▸ **REQUIREMENT**
Can you rewrite the records starting at the line containing "In the shot" and ending at the line containing "Answer: child's hand", swapping "furthest" for "farthest" and leaving everything else unchanged?

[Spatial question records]

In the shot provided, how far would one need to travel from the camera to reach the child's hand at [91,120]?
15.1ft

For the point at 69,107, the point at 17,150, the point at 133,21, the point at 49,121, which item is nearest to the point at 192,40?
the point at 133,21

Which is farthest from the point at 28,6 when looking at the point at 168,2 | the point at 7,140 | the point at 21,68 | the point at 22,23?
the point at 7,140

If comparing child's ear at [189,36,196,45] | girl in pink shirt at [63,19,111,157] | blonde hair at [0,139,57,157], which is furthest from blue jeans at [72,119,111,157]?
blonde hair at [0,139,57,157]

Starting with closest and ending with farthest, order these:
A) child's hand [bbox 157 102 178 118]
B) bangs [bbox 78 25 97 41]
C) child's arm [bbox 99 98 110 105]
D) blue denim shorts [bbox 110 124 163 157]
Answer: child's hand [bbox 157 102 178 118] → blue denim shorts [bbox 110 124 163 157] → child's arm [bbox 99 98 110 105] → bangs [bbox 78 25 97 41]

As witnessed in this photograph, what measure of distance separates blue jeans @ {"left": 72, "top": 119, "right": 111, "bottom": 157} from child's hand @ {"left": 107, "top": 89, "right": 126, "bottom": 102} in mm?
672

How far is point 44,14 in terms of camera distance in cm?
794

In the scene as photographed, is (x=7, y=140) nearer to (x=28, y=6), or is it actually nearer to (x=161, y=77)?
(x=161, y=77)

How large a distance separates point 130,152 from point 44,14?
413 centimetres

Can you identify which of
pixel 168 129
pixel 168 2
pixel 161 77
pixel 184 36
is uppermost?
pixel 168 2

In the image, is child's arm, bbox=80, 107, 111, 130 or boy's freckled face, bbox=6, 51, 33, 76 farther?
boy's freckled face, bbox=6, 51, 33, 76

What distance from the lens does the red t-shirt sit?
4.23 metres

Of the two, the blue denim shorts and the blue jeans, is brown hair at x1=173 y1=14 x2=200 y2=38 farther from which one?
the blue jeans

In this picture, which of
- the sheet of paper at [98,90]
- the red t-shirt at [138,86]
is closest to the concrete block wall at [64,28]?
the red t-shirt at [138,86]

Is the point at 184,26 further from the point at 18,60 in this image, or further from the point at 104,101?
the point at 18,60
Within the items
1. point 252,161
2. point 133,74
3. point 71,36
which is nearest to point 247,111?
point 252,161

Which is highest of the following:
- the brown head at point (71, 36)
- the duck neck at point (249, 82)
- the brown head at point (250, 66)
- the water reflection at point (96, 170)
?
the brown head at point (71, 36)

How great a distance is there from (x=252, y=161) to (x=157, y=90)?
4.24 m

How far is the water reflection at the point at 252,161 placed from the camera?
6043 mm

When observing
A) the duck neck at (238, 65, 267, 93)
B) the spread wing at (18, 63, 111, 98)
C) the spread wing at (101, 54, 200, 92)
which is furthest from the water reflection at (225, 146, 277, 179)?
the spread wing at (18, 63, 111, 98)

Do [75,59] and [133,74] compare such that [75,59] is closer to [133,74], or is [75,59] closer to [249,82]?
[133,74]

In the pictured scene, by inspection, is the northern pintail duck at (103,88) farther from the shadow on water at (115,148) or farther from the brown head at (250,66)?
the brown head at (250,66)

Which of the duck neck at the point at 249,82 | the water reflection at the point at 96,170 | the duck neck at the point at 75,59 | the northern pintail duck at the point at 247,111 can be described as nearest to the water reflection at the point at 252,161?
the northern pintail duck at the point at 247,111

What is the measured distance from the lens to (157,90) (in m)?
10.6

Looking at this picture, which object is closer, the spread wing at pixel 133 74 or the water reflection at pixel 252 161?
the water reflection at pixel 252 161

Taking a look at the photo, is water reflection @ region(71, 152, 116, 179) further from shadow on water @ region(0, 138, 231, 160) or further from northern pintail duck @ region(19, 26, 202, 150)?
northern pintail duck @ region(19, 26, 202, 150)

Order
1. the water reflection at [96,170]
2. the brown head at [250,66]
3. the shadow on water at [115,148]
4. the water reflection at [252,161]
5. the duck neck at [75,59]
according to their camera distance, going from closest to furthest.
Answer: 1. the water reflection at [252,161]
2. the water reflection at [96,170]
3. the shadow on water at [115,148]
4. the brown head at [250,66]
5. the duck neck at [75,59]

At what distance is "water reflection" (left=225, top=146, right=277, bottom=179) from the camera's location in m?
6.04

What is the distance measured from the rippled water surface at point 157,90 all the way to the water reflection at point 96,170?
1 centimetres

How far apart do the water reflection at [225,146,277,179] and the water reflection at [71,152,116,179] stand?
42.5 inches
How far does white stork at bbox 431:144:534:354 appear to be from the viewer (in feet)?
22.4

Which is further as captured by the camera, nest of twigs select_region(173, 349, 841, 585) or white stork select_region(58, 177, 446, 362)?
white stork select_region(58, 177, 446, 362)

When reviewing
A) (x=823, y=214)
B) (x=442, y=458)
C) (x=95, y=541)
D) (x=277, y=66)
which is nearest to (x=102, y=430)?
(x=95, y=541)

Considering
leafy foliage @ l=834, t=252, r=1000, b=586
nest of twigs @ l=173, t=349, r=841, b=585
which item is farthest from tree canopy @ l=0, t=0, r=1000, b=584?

* * *

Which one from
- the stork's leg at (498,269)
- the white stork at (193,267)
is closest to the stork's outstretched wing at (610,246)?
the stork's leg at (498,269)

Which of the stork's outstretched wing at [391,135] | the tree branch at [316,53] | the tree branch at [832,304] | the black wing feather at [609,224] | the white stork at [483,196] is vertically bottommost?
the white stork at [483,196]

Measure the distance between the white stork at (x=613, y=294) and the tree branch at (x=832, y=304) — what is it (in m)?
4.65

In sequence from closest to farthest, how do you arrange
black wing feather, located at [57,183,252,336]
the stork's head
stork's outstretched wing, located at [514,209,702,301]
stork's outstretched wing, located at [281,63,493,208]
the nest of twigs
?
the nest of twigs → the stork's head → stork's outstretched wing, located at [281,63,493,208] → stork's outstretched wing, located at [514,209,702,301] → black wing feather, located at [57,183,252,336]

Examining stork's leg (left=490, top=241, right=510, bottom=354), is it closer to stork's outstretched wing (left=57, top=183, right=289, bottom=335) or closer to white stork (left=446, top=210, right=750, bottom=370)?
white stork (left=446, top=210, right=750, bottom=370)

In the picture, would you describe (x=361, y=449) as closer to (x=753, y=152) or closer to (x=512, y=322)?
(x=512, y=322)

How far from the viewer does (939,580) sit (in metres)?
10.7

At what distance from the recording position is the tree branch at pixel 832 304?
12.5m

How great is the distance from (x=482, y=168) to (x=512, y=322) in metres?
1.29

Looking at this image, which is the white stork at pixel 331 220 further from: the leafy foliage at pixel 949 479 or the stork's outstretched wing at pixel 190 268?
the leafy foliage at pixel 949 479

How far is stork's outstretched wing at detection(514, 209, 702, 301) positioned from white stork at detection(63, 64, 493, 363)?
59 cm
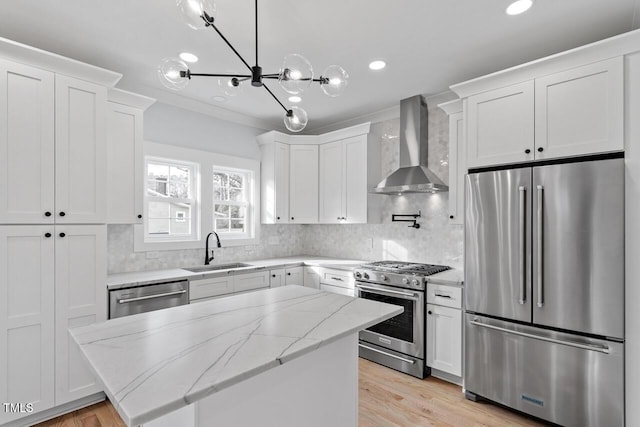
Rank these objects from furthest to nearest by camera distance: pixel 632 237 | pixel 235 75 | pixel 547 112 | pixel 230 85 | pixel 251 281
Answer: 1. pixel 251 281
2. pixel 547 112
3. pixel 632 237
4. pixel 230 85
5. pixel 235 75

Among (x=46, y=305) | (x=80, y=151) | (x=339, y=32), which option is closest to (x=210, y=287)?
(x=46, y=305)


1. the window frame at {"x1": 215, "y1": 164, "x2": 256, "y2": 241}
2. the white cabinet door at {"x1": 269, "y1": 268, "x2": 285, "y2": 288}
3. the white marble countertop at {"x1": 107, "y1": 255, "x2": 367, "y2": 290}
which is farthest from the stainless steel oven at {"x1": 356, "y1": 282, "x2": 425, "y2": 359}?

---

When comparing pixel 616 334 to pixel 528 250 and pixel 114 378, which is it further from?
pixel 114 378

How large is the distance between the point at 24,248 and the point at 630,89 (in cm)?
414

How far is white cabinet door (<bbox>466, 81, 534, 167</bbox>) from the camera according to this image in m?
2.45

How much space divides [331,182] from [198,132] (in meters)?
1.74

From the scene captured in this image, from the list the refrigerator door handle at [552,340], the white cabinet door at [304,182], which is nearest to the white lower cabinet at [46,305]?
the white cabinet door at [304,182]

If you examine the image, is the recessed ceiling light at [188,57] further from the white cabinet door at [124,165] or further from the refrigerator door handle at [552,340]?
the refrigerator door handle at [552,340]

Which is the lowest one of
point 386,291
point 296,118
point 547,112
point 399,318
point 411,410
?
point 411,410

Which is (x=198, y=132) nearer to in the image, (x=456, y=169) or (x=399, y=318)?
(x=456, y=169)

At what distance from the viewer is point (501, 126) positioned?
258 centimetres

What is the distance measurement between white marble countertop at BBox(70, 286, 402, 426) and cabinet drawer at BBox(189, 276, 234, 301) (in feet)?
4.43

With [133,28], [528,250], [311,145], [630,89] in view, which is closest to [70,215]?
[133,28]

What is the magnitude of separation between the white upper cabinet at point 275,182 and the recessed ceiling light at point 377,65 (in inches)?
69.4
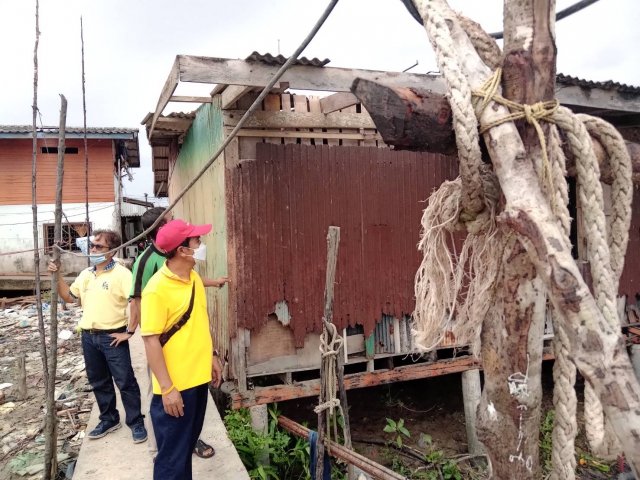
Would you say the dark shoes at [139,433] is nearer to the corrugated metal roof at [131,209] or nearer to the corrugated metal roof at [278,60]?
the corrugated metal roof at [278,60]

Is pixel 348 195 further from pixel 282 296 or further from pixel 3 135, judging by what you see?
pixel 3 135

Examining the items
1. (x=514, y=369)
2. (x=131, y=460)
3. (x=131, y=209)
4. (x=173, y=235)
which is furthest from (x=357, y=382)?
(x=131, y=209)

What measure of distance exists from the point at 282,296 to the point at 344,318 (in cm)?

▸ **EXPECTED ANSWER**
In the shot provided, how far would one need to travel from the camera to reach the child's hand at [91,120]?
15.1ft

For the point at 69,107, the point at 17,150, the point at 133,21, the point at 49,121, which item is nearest to the point at 192,40?
the point at 133,21

Which is farthest from the point at 28,6 when looking at the point at 168,2 | the point at 7,140 | the point at 21,68 | the point at 22,23?
the point at 7,140

If comparing child's ear at [189,36,196,45] | girl in pink shirt at [63,19,111,157] | blonde hair at [0,139,57,157], which is farthest from blue jeans at [72,119,111,157]?
blonde hair at [0,139,57,157]

Starting with closest and ending with farthest, order these:
A) child's hand [bbox 157 102 178 118]
B) bangs [bbox 78 25 97 41]
C) child's arm [bbox 99 98 110 105]
D) blue denim shorts [bbox 110 124 163 157]
Answer: child's hand [bbox 157 102 178 118] → blue denim shorts [bbox 110 124 163 157] → child's arm [bbox 99 98 110 105] → bangs [bbox 78 25 97 41]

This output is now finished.